ACEC, l'elettricità prodotta a Charleroi

Gli Ateliers de constructions électriques de Charleroi, più noti con l'acronimo ACEC, hanno rappresentato per quasi un secolo la storia dell'elettricità in Belgio. Dall'azienda fondata da Julien Dulait a Marcinelle, hanno assunto questa denominazione nel 1904.

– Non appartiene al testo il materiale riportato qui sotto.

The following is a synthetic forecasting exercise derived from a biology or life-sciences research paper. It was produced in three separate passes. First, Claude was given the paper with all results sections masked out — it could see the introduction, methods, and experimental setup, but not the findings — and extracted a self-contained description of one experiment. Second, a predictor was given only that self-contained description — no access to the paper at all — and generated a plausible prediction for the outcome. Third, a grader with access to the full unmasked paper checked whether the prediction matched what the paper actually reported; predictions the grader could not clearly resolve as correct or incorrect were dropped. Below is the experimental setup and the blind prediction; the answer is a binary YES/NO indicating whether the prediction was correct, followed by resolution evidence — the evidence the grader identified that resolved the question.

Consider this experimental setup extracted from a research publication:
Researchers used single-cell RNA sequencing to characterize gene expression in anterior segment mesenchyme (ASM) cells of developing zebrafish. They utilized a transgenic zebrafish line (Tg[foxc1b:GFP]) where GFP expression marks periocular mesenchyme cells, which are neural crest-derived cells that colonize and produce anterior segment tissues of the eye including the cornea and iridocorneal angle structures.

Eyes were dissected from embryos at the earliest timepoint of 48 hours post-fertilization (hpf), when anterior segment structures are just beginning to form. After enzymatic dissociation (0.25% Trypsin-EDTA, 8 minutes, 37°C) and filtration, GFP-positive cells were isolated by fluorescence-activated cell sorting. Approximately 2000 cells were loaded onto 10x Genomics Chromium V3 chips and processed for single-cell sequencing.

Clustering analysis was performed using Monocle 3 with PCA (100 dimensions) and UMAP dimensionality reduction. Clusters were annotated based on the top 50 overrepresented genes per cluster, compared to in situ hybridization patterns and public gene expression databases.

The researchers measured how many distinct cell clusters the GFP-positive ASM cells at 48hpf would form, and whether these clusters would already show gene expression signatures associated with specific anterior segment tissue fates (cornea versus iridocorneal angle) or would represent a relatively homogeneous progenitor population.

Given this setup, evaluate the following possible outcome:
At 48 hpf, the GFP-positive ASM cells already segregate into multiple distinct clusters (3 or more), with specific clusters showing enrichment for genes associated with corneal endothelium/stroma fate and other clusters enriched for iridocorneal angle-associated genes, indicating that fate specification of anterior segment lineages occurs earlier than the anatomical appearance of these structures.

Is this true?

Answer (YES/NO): NO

Un'azienda rinomata a livello mondiale

ACEC assume un ruolo di primo piano nel settore elettromeccanico, sia in Belgio che a livello internazionale. Dopo la seconda guerra mondiale, l'azienda ha prodotto motori per la trazione ferroviaria, turbine per centrali elettriche, elettrodomestici, attrezzature industriali automatizzate e persino apparati militari e aerospaziali. Non a caso si afferma che ACEC produceva “al piccolo macinacaffè al turboalternatore della centrale nucleare”. Nel periodo di massima attività, l'azienda ha impiegato oltre 20.000 persone nei suoi 23 stabilimenti in Belgio e all'estero. Il suo nome è stato associato all'innovazione dei suoi ingegneri e alla competenza tecnica dei suoi collaboratori.

Gli anni della crisi

A partire dalla fine degli anni '60, il settore dell'impiantistica elettrica è stato oggetto di una profonda ristrutturazione. Nel 1970, la società americana Westinghouse è diventata azionista di maggioranza e ha riorganizzato l'azienda. Nel 1985 è stata rilevata dalla Société Générale de Belgique, che si è focalizzata su alcuni settori considerati strategici (telecomunicazioni, aerospaziale, elettronica), fortemente dipendenti dagli appalti pubblici. In un contesto di risanamento di bilancio da parte del governo belga, la società è stata tuttavia privata di diversi ordinativi nei settori dei trasporti, della produzione di energia elettrica, delle telecomunicazioni e delle attrezzature militari. Si susseguono misure di ristrutturazione e austerità. Gli scioperi e le occupazioni degli edifici da parte del personale hanno testimoniato la mobilitazione a fronte di queste ristrutturazioni e dei ridimensionamenti occupazionali: tra il 1975 e il 1987, il numero dei dipendenti è passato da 17.000 a 6.750.

La fine di un'epoca

Nel 1988-1989 l'azienda è stata dismessa. Le attività sono state scorporate e cedute ad altre società, quali Alstom per i settori dei trasporti e dell'energia, e Alcatel (ora Thales Alenia Space) per le attività nel campo delle telecomunicazioni, dello spazio e della difesa. Cegelec ha integrato la propria esperienza nei sistemi di controllo per l'industria e il settore del nucleare. La sigla "ACEC" è stata definitivamente soppressa nel 1992.

Un patrimonio industriale

Di questa avventura industriale e umana sono testimonianza gli stabilimenti di Marcinelle e Mont-sur-Marchienne, dove ancora oggi si producono cavi elettrici e attrezzature aerospaziali. Gli archivi testuali, fotografici e cinematografici che preservano la memoria a livello aziendale e dei lavoratori sono stati raccolti dall'associazione Archacec e catalogati dall'associazione senza scopo di lucro Post-ACEC. Conservate al Bois du Cazier, perpetuano il ricordo di questa esperienza industriale di successo.